**DIRECTION 1**
Name every Tarkovsky film that the passage on Tarkovsky and time mentions.

**QUOTED PASSAGE**
Time gains importance when it is remembered because memory is the keeper of internal
time, and personal experience — like the one Alexei has in The Mirror where, after having
seen Leonardo's engravings, he perceives his reality in a different way- it parts from
concrete, present, things, as in Proust's Search for Lost Time (it is understood why
Tarkovsky wanted to film a version of these novels) to submerge in internal plural reality.
This reality is the one which is named existence. To exist means, to Tarkovsky, to be in
time and be time or even be infinite. Man's internal time absorbs all other times because
it's infinite, infinite because it doesn't have a specific beginning nor a specific end and is
not even measurable: How would you measure feelings? Time is for the director perception
above all. And it's a unique and undividable reality projected universally in continuous
regeneration, in the mirror of time, which is the one of man's greatest feelings such as love,
maternity, faith, fear, or even dreams; it's those eternal bonds, true to the individual, it's
the continuous regeneration of internal time. Therefore, existence is presented, in a
hegelanian way, as a universal fact which happens every instant, and we can understand
that if that is the true existence, then, yes, we never die. Eternity, important fact of
Tarkovsky's esthetic, is understood as Iosha's "Deja vu" in The Mirror, or the one that
suggests that the mother and the daughter in law are the same actress in a mirror of time, or
that about the author creating science fiction to break the bonds of the "where" and "how",
and turn them into an "always" and "doesn't matter where"; even in Andrei Rubliov, dates
lose their importance before the internal development of the character (who is the one who
is really dated and that's why we have big time spaces).
The most perfect example is that of Alexander in The Sacrifice, where internal time (the
one of the dream) is the measurement of reality, and of man's depths and his spiritual
relation with the world. Then we can understand what Andrei Tarkovsky says in one of his
poems:
"I don't believe in thoughts, and premonitions don't frighten
me... There is no death on Earth, everything is immortal/ Live in
the house and the house shall prevail/. The future happens here
and now." [2]
To sculpt time is for Tarkovsky to sculpt man's bonds, to construct in a piece of time,
which is the cinematographic film, an internal and real time; it is to capture that eternity in
an image because "feelings themselves are ephemeral, the image is absolute." And it could
have been the image or any form of art because, as I mentioned above, man has a calling to
art as long as it is the mirror of all human feelings together, so much that the work of art
has been completely separated from its author (as Alexander says in The Sacrifice) and is
universally valid. "Culture belongs to humanity" [3]. Art, in Tarkovsky's work (in its internal
vision and in its realization) is man in his greatest perfection, in his contact with the
Absolute.

**DIRECTION 2**
In the listing, retype the lines between the line holding "From the weathered rock surface at (366,176), the" and the line holding "2059 centimetres", inclusive.

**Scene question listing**
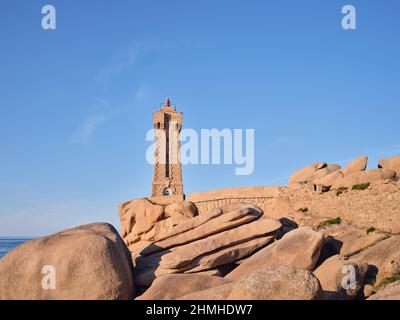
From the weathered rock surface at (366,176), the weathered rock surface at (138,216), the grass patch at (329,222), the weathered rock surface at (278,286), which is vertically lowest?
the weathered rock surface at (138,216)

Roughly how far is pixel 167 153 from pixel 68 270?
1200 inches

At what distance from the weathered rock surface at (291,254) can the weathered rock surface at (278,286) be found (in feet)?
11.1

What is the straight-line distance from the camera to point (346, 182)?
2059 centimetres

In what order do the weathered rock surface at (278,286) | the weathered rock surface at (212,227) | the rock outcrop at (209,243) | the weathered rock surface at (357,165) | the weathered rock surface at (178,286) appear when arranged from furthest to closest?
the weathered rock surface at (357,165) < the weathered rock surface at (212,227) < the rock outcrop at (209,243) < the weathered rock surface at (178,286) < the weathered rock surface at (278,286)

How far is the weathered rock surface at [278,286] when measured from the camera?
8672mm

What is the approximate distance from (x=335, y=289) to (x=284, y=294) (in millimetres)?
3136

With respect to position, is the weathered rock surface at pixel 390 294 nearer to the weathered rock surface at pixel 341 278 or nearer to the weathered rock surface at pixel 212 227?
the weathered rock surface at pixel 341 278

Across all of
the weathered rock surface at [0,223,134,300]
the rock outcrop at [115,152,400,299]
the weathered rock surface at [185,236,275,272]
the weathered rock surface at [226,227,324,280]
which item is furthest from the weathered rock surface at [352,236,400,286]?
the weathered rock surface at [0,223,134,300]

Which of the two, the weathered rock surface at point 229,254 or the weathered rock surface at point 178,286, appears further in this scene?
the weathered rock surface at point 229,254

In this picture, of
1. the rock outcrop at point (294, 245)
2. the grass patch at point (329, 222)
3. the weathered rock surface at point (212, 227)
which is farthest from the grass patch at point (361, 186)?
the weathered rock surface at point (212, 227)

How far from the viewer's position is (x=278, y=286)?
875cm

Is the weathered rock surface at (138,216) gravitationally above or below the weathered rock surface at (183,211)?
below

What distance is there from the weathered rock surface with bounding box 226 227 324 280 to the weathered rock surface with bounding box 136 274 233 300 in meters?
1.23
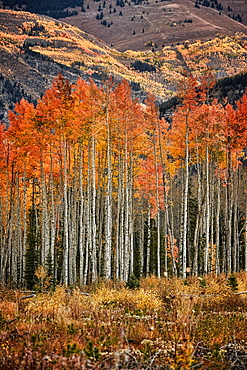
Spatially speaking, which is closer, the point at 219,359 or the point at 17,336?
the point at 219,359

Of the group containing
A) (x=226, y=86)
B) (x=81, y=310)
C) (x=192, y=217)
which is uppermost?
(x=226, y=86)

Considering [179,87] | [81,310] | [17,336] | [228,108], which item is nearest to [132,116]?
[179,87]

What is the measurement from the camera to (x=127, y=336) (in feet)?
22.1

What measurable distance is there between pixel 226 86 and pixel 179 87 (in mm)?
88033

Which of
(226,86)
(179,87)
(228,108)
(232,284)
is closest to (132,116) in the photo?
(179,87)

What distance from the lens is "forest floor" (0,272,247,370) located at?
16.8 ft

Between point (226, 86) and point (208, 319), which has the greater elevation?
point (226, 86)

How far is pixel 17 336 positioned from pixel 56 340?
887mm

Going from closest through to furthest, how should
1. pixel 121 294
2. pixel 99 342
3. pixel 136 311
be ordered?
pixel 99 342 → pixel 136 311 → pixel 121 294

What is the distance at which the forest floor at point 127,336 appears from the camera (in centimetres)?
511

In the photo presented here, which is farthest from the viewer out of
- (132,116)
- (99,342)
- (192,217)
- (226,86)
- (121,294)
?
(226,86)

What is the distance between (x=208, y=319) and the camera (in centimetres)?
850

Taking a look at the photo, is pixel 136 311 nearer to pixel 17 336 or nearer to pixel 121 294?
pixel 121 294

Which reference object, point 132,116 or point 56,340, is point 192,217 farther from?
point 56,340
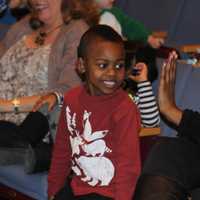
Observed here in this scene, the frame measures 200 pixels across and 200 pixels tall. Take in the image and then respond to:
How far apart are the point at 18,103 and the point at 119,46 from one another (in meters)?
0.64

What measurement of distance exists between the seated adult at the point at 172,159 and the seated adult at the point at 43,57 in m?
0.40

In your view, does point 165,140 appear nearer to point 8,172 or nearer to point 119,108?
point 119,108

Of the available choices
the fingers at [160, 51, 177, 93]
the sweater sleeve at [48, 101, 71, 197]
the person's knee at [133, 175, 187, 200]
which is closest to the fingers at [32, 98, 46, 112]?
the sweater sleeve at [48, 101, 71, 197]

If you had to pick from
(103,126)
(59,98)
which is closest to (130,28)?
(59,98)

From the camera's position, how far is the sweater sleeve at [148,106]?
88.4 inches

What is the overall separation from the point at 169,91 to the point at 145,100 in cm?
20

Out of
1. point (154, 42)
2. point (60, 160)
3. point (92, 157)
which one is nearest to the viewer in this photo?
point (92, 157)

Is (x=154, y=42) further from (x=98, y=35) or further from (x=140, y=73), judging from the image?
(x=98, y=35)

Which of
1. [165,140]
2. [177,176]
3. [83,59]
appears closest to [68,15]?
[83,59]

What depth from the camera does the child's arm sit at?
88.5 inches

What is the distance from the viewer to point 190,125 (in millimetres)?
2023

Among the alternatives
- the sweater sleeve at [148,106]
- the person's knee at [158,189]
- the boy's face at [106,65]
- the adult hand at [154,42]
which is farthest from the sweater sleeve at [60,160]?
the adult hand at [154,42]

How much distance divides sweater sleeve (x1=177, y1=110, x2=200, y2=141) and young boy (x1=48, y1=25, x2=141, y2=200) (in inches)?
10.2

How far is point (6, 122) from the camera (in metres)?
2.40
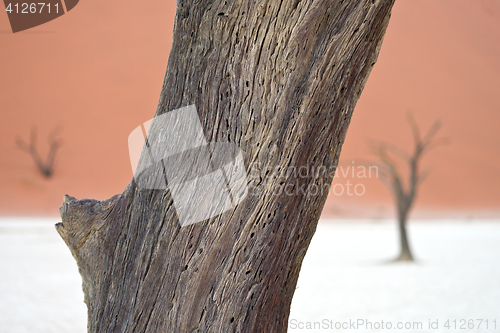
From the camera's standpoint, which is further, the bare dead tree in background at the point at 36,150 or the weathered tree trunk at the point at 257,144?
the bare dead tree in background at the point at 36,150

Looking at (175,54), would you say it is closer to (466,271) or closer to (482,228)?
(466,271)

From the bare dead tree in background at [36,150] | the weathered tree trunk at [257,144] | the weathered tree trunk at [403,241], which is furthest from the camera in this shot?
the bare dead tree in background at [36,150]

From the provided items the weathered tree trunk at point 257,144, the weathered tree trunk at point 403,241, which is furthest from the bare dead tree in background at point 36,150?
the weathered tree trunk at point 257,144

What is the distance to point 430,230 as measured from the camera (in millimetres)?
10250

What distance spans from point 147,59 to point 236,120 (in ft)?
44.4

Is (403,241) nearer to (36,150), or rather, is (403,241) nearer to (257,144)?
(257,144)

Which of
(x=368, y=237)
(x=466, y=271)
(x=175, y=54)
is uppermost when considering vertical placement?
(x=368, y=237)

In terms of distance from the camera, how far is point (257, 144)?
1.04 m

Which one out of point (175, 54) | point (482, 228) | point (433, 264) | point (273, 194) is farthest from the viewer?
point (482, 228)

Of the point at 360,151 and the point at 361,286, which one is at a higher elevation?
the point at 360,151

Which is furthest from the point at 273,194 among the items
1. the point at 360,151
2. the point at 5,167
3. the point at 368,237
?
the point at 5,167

...

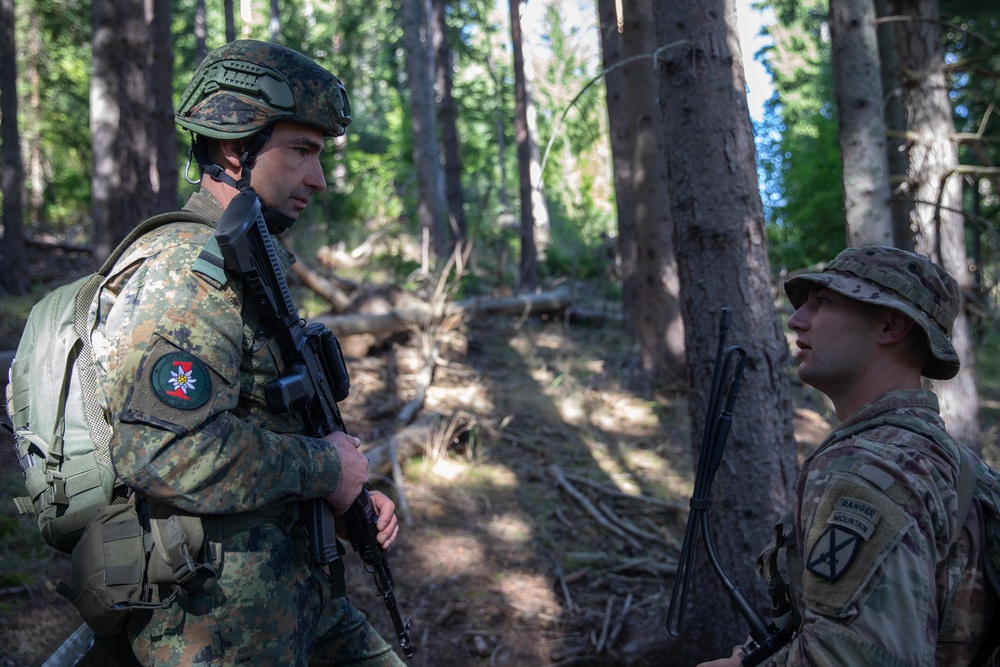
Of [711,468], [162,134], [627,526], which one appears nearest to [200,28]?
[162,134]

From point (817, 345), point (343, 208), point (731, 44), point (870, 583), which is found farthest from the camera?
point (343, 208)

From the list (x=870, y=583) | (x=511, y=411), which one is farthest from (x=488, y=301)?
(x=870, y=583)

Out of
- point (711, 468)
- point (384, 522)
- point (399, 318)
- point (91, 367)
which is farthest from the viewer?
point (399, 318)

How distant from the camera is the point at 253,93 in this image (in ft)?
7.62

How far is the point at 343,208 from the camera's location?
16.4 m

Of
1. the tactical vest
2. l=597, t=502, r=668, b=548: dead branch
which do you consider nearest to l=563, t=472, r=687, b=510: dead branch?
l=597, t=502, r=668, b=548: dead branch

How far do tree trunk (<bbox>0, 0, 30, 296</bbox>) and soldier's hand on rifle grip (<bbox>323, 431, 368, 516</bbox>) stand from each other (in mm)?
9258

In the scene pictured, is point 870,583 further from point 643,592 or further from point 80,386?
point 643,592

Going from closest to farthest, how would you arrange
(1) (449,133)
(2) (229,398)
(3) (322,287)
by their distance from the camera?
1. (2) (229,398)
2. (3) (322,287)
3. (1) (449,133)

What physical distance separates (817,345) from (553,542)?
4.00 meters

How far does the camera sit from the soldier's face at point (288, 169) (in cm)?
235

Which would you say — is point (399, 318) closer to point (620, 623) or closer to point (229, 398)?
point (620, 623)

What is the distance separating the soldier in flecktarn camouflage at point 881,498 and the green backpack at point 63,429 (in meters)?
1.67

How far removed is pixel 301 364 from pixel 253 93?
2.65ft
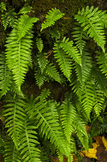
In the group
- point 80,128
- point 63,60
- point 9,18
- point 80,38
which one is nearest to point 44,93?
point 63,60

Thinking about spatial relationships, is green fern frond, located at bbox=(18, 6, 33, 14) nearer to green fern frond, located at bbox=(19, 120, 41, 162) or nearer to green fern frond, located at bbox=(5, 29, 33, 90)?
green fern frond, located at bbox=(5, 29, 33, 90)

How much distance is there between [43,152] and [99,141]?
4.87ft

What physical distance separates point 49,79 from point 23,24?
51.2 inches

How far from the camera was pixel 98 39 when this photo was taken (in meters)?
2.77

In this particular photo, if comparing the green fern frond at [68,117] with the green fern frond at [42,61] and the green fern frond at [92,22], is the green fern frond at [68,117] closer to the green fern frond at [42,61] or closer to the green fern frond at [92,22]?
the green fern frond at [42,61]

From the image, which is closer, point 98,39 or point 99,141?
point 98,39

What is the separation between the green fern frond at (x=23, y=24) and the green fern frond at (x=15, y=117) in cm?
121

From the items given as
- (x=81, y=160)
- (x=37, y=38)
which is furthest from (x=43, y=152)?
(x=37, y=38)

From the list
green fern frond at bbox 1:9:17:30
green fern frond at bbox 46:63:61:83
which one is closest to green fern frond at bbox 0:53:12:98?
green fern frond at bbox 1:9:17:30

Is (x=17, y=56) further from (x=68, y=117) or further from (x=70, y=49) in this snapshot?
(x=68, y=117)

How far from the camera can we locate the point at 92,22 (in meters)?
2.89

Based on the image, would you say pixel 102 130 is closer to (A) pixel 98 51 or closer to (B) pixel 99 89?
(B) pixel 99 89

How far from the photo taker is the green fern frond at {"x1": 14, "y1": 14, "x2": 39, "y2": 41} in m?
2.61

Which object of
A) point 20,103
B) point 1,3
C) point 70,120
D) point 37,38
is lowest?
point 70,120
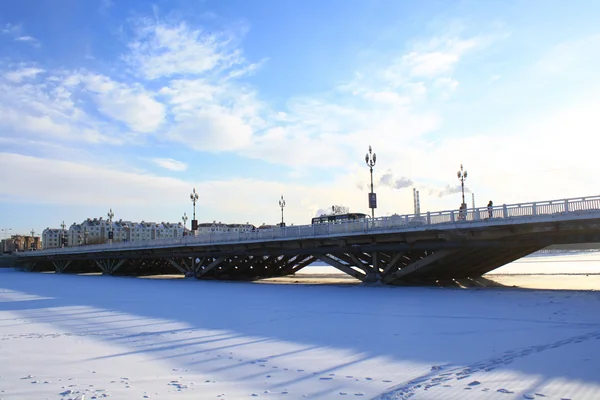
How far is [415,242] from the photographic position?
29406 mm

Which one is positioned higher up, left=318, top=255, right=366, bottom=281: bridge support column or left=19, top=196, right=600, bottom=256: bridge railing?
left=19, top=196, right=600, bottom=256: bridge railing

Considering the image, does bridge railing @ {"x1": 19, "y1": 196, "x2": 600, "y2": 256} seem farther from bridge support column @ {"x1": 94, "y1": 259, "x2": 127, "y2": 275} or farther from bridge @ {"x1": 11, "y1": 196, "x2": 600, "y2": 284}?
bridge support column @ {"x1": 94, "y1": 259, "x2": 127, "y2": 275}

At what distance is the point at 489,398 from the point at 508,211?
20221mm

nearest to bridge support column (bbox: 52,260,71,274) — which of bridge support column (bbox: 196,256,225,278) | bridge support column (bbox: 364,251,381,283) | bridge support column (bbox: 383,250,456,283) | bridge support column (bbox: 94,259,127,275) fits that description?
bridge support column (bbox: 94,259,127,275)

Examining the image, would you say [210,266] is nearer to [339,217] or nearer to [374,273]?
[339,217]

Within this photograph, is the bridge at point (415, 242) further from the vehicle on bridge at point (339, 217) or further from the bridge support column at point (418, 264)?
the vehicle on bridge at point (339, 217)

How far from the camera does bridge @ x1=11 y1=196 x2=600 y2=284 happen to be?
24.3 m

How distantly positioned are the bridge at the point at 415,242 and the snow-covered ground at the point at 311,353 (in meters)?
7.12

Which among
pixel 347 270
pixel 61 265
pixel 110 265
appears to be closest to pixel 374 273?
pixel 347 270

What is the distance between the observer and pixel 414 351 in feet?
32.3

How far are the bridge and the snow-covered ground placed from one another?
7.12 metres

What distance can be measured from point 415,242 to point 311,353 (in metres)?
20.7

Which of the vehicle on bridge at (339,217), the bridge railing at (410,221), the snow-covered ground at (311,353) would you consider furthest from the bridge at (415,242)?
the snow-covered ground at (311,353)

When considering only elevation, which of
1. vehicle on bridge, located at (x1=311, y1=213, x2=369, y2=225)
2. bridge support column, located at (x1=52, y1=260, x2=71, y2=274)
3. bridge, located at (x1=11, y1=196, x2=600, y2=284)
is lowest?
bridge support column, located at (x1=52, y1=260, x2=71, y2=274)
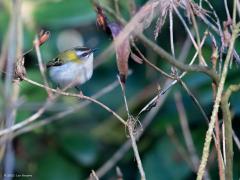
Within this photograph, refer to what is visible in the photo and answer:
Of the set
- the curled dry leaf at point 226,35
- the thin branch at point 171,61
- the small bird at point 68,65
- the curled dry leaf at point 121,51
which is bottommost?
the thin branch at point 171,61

**WORKED SOLUTION 1**
The Mirror, Andrei Rubliov, The Sacrifice

**WORKED SOLUTION 2**
From the weathered rock surface at (366,176), the weathered rock surface at (138,216), the grass patch at (329,222), the weathered rock surface at (278,286), which is vertically lowest?
the weathered rock surface at (138,216)

Roughly how far is pixel 167 153 from pixel 68 270?
1200 inches

At what distance from the weathered rock surface at (291,254) can the weathered rock surface at (278,286) be found (in feet)?
11.1

What is the straight-line distance from the camera to point (346, 182)?
2059 centimetres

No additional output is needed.